▸ How to complete this task:
Set down only the lines from the one containing "iPhone 12 - Sweepstakes" through the final line of the entries below, exactly as they stand, with no pictures.
*** Opening Provided data ***
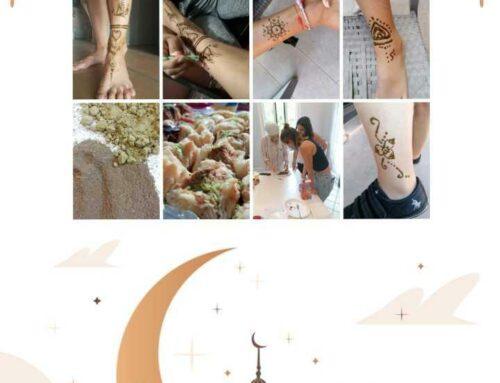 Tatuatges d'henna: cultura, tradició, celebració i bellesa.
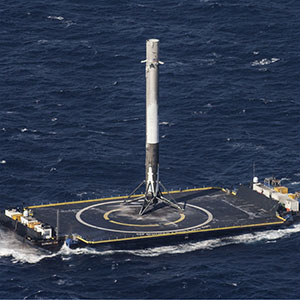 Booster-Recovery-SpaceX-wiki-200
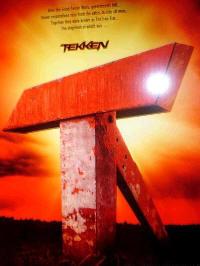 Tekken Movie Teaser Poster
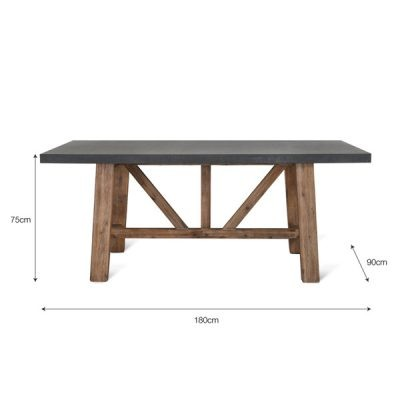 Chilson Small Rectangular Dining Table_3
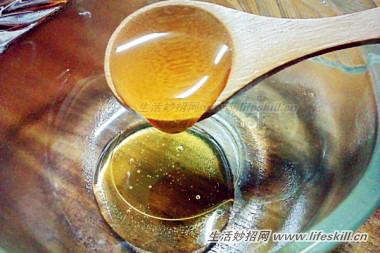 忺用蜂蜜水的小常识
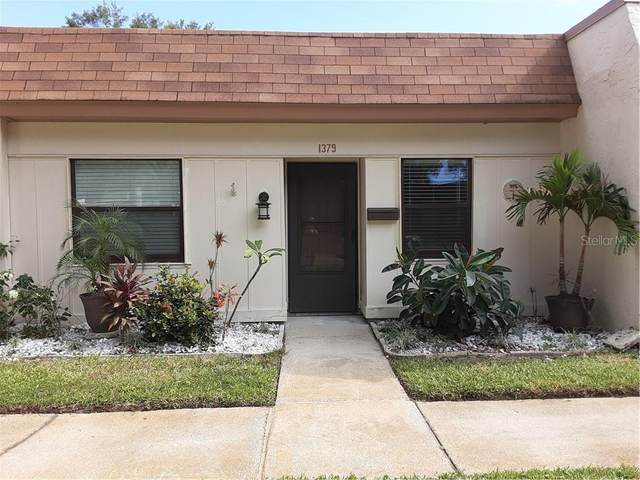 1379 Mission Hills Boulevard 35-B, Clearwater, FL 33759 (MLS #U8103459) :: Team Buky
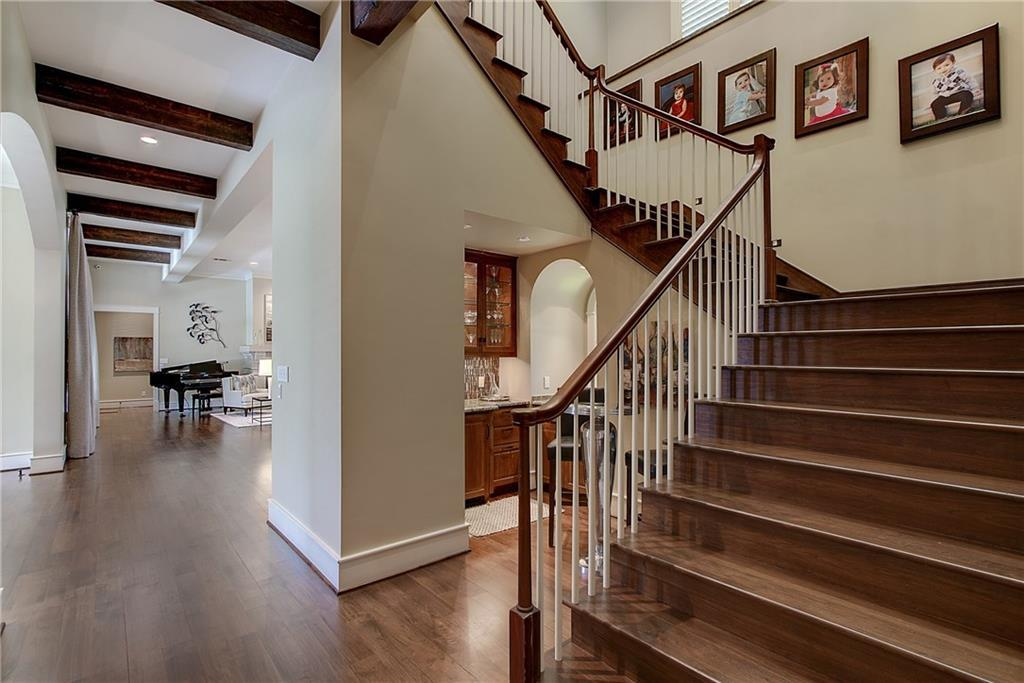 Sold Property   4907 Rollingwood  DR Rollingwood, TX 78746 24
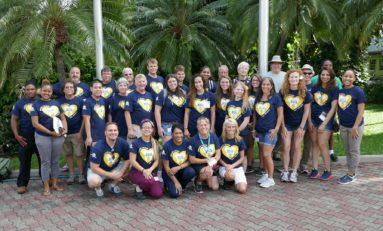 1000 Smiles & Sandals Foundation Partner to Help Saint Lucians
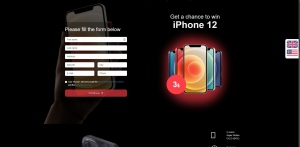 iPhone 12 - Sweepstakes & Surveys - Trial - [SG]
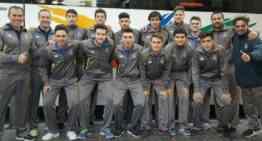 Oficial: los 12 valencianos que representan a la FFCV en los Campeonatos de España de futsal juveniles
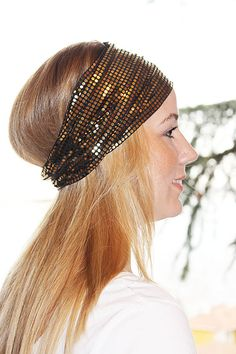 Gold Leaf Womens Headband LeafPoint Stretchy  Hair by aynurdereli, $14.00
*** Closing Provided data ***
▸ Reply to the task:
 iPhone 12 - Sweepstakes & Surveys - Trial - [SG]
 Oficial: los 12 valencianos que representan a la FFCV en los Campeonatos de España de futsal juveniles
 Gold Leaf Womens Headband LeafPoint Stretchy  Hair by aynurdereli, $14.00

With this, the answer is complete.